## Work instructions
Every line of the data should be retyped with no difference from the original.

*** Block opens ***

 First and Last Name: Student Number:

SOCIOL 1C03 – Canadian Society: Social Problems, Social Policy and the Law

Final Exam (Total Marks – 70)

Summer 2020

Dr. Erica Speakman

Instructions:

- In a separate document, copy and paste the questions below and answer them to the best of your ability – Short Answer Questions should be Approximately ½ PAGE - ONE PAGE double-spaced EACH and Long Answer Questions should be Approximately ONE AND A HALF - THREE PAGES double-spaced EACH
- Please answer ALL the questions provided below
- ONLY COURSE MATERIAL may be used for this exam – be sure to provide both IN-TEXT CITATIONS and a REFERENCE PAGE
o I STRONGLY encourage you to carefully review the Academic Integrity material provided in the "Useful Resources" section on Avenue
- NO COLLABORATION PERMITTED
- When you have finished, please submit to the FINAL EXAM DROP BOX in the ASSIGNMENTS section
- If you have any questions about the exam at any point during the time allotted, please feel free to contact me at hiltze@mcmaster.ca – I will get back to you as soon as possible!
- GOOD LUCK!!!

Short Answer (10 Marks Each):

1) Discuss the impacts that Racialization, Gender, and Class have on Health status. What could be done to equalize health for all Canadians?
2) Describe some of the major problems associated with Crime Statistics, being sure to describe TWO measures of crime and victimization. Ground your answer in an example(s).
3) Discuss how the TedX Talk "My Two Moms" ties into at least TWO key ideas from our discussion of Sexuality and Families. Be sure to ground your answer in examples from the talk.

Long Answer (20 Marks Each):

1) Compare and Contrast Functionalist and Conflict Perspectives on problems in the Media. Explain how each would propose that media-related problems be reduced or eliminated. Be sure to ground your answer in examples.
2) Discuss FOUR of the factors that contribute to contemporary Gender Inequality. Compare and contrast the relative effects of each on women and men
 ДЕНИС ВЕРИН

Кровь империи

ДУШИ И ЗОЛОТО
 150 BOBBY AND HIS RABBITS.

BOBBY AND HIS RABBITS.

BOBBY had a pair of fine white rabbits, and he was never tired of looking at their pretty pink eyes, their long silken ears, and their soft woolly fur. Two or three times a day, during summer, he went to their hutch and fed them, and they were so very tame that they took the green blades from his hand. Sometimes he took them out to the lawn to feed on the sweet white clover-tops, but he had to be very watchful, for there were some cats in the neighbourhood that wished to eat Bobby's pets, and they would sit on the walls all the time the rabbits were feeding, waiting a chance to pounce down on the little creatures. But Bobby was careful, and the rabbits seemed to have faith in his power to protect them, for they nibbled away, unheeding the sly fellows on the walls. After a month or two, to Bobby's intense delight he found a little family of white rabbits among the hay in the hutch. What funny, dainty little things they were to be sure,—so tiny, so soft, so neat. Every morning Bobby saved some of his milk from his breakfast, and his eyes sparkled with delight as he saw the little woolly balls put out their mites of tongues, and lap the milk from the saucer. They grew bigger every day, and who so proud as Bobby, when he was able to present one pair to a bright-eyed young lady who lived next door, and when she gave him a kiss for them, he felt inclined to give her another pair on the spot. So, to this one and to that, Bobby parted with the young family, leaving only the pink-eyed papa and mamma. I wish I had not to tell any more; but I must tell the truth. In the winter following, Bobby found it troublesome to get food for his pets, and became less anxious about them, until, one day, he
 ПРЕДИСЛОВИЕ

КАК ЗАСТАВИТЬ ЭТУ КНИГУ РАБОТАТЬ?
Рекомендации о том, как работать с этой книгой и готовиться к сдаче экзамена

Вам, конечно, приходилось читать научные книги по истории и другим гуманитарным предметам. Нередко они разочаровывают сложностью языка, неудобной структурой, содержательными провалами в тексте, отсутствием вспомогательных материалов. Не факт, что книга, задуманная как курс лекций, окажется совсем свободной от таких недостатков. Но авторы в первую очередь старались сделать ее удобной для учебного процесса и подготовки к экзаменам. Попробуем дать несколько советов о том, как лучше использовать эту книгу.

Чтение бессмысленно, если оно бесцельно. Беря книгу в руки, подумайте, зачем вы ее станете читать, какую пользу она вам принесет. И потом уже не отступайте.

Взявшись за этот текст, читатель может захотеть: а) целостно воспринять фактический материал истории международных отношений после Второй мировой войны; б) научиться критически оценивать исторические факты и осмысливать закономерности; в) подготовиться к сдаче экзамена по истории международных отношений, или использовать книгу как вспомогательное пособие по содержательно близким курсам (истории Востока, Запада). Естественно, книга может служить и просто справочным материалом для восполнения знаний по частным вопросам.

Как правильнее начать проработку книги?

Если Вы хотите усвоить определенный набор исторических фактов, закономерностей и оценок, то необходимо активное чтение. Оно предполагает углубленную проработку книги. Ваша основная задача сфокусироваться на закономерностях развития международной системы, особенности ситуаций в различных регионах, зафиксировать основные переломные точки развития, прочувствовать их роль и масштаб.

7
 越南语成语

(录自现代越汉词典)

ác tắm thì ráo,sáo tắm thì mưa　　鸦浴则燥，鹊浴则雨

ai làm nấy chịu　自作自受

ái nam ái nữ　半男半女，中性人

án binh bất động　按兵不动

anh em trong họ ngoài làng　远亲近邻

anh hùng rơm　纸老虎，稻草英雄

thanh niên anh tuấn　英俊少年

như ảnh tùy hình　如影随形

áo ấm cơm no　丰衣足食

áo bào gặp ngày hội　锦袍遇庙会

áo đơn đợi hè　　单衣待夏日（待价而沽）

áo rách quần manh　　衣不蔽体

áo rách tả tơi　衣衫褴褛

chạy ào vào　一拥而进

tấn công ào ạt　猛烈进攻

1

*** Block closes ***

## Solution to the problem
 First and Last Name: Student Number:

SOCIOL 1C03 – Canadian Society: Social Problems, Social Policy and the Law

Final Exam (Total Marks – 70)

Summer 2020

Dr. Erica Speakman

Instructions:

- In a separate document, copy and paste the questions below and answer them to the best of your ability – Short Answer Questions should be Approximately ½ PAGE - ONE PAGE double-spaced EACH and Long Answer Questions should be Approximately ONE AND A HALF - THREE PAGES double-spaced EACH
- Please answer ALL the questions provided below
- ONLY COURSE MATERIAL may be used for this exam – be sure to provide both IN-TEXT CITATIONS and a REFERENCE PAGE
o I STRONGLY encourage you to carefully review the Academic Integrity material provided in the "Useful Resources" section on Avenue
- NO COLLABORATION PERMITTED
- When you have finished, please submit to the FINAL EXAM DROP BOX in the ASSIGNMENTS section
- If you have any questions about the exam at any point during the time allotted, please feel free to contact me at hiltze@mcmaster.ca – I will get back to you as soon as possible!
- GOOD LUCK!!!

Short Answer (10 Marks Each):

1) Discuss the impacts that Racialization, Gender, and Class have on Health status. What could be done to equalize health for all Canadians?
2) Describe some of the major problems associated with Crime Statistics, being sure to describe TWO measures of crime and victimization. Ground your answer in an example(s).
3) Discuss how the TedX Talk "My Two Moms" ties into at least TWO key ideas from our discussion of Sexuality and Families. Be sure to ground your answer in examples from the talk.

Long Answer (20 Marks Each):

1) Compare and Contrast Functionalist and Conflict Perspectives on problems in the Media. Explain how each would propose that media-related problems be reduced or eliminated. Be sure to ground your answer in examples.
2) Discuss FOUR of the factors that contribute to contemporary Gender Inequality. Compare and contrast the relative effects of each on women and men
 ДЕНИС ВЕРИН

Кровь империи

ДУШИ И ЗОЛОТО
 150 BOBBY AND HIS RABBITS.

BOBBY AND HIS RABBITS.

BOBBY had a pair of fine white rabbits, and he was never tired of looking at their pretty pink eyes, their long silken ears, and their soft woolly fur. Two or three times a day, during summer, he went to their hutch and fed them, and they were so very tame that they took the green blades from his hand. Sometimes he took them out to the lawn to feed on the sweet white clover-tops, but he had to be very watchful, for there were some cats in the neighbourhood that wished to eat Bobby's pets, and they would sit on the walls all the time the rabbits were feeding, waiting a chance to pounce down on the little creatures. But Bobby was careful, and the rabbits seemed to have faith in his power to protect them, for they nibbled away, unheeding the sly fellows on the walls. After a month or two, to Bobby's intense delight he found a little family of white rabbits among the hay in the hutch. What funny, dainty little things they were to be sure,—so tiny, so soft, so neat. Every morning Bobby saved some of his milk from his breakfast, and his eyes sparkled with delight as he saw the little woolly balls put out their mites of tongues, and lap the milk from the saucer. They grew bigger every day, and who so proud as Bobby, when he was able to present one pair to a bright-eyed young lady who lived next door, and when she gave him a kiss for them, he felt inclined to give her another pair on the spot. So, to this one and to that, Bobby parted with the young family, leaving only the pink-eyed papa and mamma. I wish I had not to tell any more; but I must tell the truth. In the winter following, Bobby found it troublesome to get food for his pets, and became less anxious about them, until, one day, he
 ПРЕДИСЛОВИЕ

КАК ЗАСТАВИТЬ ЭТУ КНИГУ РАБОТАТЬ?
Рекомендации о том, как работать с этой книгой и готовиться к сдаче экзамена

Вам, конечно, приходилось читать научные книги по истории и другим гуманитарным предметам. Нередко они разочаровывают сложностью языка, неудобной структурой, содержательными провалами в тексте, отсутствием вспомогательных материалов. Не факт, что книга, задуманная как курс лекций, окажется совсем свободной от таких недостатков. Но авторы в первую очередь старались сделать ее удобной для учебного процесса и подготовки к экзаменам. Попробуем дать несколько советов о том, как лучше использовать эту книгу.

Чтение бессмысленно, если оно бесцельно. Беря книгу в руки, подумайте, зачем вы ее станете читать, какую пользу она вам принесет. И потом уже не отступайте.

Взявшись за этот текст, читатель может захотеть: а) целостно воспринять фактический материал истории международных отношений после Второй мировой войны; б) научиться критически оценивать исторические факты и осмысливать закономерности; в) подготовиться к сдаче экзамена по истории международных отношений, или использовать книгу как вспомогательное пособие по содержательно близким курсам (истории Востока, Запада). Естественно, книга может служить и просто справочным материалом для восполнения знаний по частным вопросам.

Как правильнее начать проработку книги?

Если Вы хотите усвоить определенный набор исторических фактов, закономерностей и оценок, то необходимо активное чтение. Оно предполагает углубленную проработку книги. Ваша основная задача сфокусироваться на закономерностях развития международной системы, особенности ситуаций в различных регионах, зафиксировать основные переломные точки развития, прочувствовать их роль и масштаб.

7
 越南语成语

(录自现代越汉词典)

ác tắm thì ráo,sáo tắm thì mưa　　鸦浴则燥，鹊浴则雨

ai làm nấy chịu　自作自受

ái nam ái nữ　半男半女，中性人

án binh bất động　按兵不动

anh em trong họ ngoài làng　远亲近邻

anh hùng rơm　纸老虎，稻草英雄

thanh niên anh tuấn　英俊少年

như ảnh tùy hình　如影随形

áo ấm cơm no　丰衣足食

áo bào gặp ngày hội　锦袍遇庙会

áo đơn đợi hè　　单衣待夏日（待价而沽）

áo rách quần manh　　衣不蔽体

áo rách tả tơi　衣衫褴褛

chạy ào vào　一拥而进

tấn công ào ạt　猛烈进攻

1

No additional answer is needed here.